Re: [PATCH 08/13] drm/i915: Allow a context to define its set of engines

[Date Prev][Date Next][Thread Prev][Thread Next][Date Index][Thread Index]

 




On 11/03/2019 14:45, Chris Wilson wrote:
Quoting Chris Wilson (2019-03-11 09:45:17)
Quoting Tvrtko Ursulin (2019-03-11 09:23:44)

On 08/03/2019 16:47, Chris Wilson wrote:
Quoting Tvrtko Ursulin (2019-03-08 16:27:22)

On 08/03/2019 14:12, Chris Wilson wrote:
+static int
+set_engines(struct i915_gem_context *ctx,
+         const struct drm_i915_gem_context_param *args)
+{
+     struct i915_context_param_engines __user *user;
+     struct set_engines set = { .ctx = ctx };
+     u64 size, extensions;
+     unsigned int n;
+     int err;
+
+     user = u64_to_user_ptr(args->value);
+     size = args->size;
+     if (!size)
+             goto out;

This prevents a hypothetical extension with empty map data.

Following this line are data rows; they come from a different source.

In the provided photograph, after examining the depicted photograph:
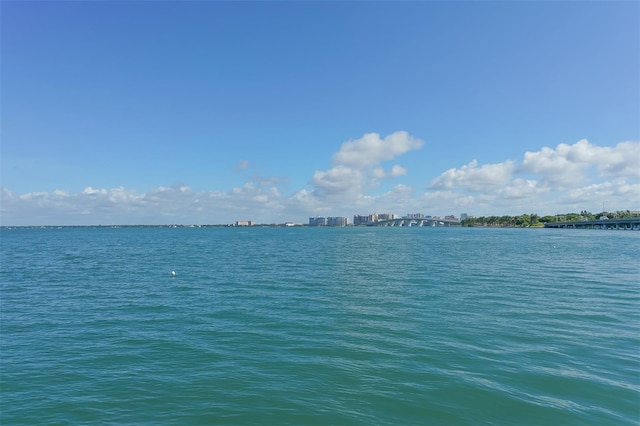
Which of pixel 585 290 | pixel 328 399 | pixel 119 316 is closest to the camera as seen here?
pixel 328 399

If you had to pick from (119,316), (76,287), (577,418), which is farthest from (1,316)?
(577,418)

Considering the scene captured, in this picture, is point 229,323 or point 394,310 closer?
point 229,323

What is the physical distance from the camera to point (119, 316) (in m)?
27.1

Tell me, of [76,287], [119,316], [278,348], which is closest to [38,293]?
[76,287]

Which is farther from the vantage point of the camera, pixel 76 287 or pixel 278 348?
pixel 76 287

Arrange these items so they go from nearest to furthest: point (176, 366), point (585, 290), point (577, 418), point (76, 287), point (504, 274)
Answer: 1. point (577, 418)
2. point (176, 366)
3. point (585, 290)
4. point (76, 287)
5. point (504, 274)

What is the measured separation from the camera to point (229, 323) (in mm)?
24625

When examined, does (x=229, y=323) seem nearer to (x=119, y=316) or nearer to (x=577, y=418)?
(x=119, y=316)

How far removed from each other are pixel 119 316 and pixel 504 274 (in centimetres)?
4339

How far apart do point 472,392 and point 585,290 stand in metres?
28.4

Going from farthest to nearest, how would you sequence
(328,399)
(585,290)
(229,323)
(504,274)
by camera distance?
(504,274) < (585,290) < (229,323) < (328,399)

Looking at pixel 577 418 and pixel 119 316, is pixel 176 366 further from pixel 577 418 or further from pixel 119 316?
pixel 577 418

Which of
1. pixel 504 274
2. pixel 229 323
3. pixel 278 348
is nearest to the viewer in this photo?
pixel 278 348

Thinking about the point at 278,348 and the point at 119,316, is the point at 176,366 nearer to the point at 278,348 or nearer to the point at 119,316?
the point at 278,348
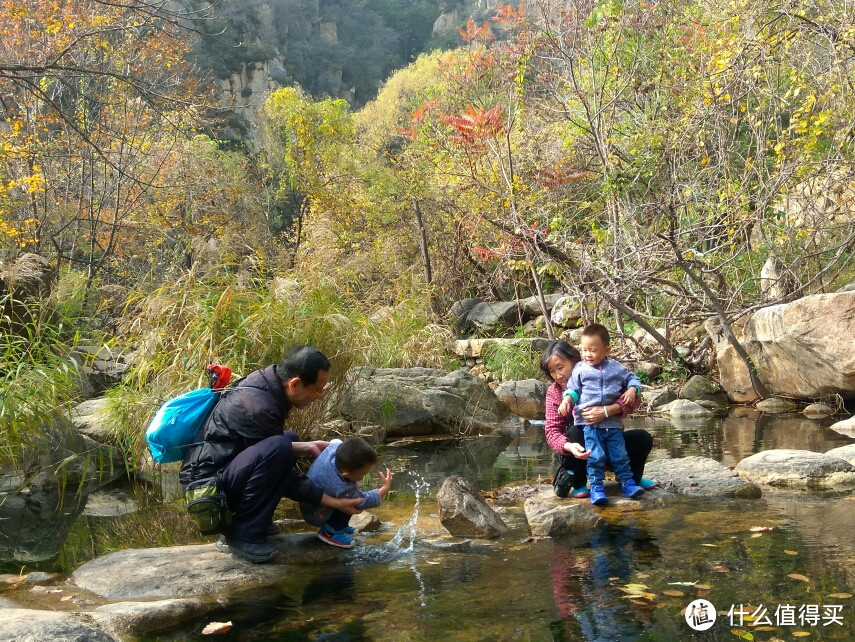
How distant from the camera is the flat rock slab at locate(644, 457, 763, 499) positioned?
192 inches

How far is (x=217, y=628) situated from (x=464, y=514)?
1.55 metres

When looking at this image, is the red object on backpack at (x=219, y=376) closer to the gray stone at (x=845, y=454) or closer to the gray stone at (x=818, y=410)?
the gray stone at (x=845, y=454)

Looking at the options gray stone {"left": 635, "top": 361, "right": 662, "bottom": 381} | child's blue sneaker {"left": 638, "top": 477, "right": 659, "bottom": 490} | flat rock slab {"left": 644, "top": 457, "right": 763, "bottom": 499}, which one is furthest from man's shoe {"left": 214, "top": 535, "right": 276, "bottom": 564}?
gray stone {"left": 635, "top": 361, "right": 662, "bottom": 381}

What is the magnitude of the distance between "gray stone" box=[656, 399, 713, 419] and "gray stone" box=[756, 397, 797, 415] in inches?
26.0

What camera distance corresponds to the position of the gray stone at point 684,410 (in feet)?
31.4

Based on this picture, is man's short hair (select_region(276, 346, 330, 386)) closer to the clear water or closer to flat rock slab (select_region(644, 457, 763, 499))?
the clear water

No... This is required for resetting and I think that's covered in what
little docs there are. It's the set.nengine==0 test later
that you mean to object to. But we can't do that as that's how we
differentiate between modes at the moment.

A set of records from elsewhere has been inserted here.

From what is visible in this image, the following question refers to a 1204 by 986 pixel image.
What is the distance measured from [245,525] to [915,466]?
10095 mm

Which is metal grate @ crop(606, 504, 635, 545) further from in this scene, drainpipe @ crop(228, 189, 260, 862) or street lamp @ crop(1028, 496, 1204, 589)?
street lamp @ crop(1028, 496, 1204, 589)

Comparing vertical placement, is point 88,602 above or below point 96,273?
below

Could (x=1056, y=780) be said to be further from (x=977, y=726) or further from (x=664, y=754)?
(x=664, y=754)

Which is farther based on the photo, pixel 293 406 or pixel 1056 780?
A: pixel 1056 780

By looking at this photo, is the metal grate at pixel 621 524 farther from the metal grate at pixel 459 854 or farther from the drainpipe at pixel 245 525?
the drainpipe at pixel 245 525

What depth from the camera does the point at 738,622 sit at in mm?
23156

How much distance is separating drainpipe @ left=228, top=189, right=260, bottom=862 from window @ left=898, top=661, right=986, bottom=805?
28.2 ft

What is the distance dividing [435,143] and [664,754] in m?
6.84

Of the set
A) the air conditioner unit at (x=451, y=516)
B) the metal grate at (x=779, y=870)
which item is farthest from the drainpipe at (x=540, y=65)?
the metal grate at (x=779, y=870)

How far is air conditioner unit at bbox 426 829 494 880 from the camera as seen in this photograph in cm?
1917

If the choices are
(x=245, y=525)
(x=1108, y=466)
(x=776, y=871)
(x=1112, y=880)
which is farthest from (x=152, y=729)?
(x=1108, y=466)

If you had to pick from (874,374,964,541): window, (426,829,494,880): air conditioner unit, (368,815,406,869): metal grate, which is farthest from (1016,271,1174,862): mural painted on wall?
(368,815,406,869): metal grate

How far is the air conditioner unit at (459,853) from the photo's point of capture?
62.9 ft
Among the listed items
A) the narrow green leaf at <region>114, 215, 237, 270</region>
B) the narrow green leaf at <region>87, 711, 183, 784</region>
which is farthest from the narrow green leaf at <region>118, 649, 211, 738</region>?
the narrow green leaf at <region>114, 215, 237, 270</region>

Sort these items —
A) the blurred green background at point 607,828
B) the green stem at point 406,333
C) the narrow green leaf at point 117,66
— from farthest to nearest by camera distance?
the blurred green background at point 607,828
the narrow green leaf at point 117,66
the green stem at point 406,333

We could use ctx->nengine = 0 and ctx->engines = ZERO_PTR.

size == sizeof(struct i915_context_param_engines) could mean reset -
meaning no map array provided.

Nah, size=sizeof() => 0 [], size=0 => default map.
Meaning one could reset the map and still pass in extensions.

I missed that you were pointing out we didn't follow the extensions on
resetting.

I'm not sure if that makes sense tbh. The extensions are written around
the concept of applying to the new engines[], and if the use has
explicitly removed the engines[] (distinct from defining a zero array),
what extensions can apply? One hopes they end up -EINVAL. As they should
-EINVAL, I guess it is no harm done to apply them.

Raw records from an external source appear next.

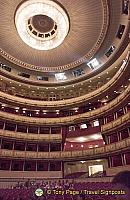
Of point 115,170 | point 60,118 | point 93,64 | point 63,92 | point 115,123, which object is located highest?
point 93,64

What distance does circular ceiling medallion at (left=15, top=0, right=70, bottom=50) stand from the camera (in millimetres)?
25766

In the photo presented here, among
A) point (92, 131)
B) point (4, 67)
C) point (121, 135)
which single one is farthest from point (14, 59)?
point (121, 135)

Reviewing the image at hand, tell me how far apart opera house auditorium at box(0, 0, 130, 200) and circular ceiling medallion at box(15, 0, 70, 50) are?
0.11 metres

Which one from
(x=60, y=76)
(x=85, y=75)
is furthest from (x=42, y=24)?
(x=85, y=75)

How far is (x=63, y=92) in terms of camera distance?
1390 inches

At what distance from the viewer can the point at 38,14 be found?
26.7 meters

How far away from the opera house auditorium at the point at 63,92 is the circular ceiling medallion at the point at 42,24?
0.11 meters

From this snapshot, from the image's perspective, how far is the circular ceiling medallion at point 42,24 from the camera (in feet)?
84.5

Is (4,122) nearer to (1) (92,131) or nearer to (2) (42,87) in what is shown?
(2) (42,87)

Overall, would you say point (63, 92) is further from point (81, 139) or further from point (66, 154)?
point (66, 154)

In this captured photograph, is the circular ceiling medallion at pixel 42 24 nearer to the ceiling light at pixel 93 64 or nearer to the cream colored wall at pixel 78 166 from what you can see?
the ceiling light at pixel 93 64

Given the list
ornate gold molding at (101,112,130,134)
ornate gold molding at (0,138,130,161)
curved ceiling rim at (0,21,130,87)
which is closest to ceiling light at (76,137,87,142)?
ornate gold molding at (0,138,130,161)

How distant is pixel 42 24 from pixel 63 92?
1086cm

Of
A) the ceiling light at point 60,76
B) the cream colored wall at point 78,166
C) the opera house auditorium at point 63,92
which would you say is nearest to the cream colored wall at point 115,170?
the opera house auditorium at point 63,92
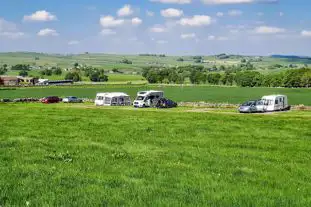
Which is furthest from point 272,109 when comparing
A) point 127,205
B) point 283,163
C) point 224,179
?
point 127,205

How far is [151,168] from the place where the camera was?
49.0ft

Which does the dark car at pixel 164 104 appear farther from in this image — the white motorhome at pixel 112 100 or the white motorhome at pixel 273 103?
the white motorhome at pixel 273 103

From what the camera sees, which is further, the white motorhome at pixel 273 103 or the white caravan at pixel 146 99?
the white caravan at pixel 146 99

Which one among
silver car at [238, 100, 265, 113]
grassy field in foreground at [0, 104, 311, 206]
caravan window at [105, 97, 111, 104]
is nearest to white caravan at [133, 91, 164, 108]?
caravan window at [105, 97, 111, 104]

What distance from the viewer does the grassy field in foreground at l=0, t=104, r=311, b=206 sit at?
1077 centimetres

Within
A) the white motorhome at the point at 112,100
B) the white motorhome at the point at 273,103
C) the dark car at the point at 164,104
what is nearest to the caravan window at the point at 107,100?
the white motorhome at the point at 112,100

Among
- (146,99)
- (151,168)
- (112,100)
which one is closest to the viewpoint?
(151,168)

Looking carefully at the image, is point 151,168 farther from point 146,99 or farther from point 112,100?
point 112,100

Ok, the problem with the size=0 case is that quite obviously there is no
extension chain to follow. (That was silly of me.)

I think
	.size = 0 => reset to default
and
	.size = sizeof(arg) => 0 engines ([])

What is the difference between these two?

	.size = sizeof(arg) + N*sizeof(*class_instance) => N engines ([N])
make the most logical sense, which does imply that if you want to apply
extension options to ctx->engines[] you need to specify them.

And that also implies that if we have an extension that may make sense
to the default setup, then either we say creating the engine[] map is
compulsory, or we don't use a set-engines extension for that.

Hm.. load_balance is extension of set_engines. If we wanted to go crazy we could also support it directly from set_param(param=LOAD_BALANCE)?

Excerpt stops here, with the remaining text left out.